NMF Clustering: Accessible NMF-based Clustering Utilizing GPU Acceleration

Article Information

Ted Liefeld1*, Edwin Huang1, Alexander T Wenzel1, Kenneth Yoshimoto2, Ashwyn K Sharma3, Jason K Sicklick4, Jill P Mesirov1,3, Michael Reich1

1University of California San Diego, Department of Medicine, School of Medicine, La Jolla, CA, 92093, USA

2University of California San Diego, San Diego Supercomputer Center, La Jolla, CA, 92093, USA 

3University of California San Diego, Moores Cancer Center, La Jolla, CA, 92093, USA

4University of California San Diego, Departments of Surgery and Pharmacology, Moores Cancer Center,La Jolla, CA, 92093, USA

*Corresponding author: Ted Liefeld, University of California San Diego, Department of Medicine, School of Medicine, La Jolla, CA, 92093, USA.
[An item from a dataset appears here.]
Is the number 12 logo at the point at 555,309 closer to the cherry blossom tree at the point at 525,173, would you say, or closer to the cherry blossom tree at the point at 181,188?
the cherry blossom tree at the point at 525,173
Received: 28 November 2023; Accepted: 06 December 2023; Published: 21 December 2023

Citation: Ted Liefeld, Edwin Huang, Alexander T Wenzel, Kenneth Yoshimoto, Ashwyn K Sharma, Jason K Sicklick, Jill P Mesirov, Michael Reich. NMF Clustering: Accessible NMF-based Clustering Utilizing GPU Acceleration. Journal of Bioinformatics and Systems Biology. 6 (2023): 379-383.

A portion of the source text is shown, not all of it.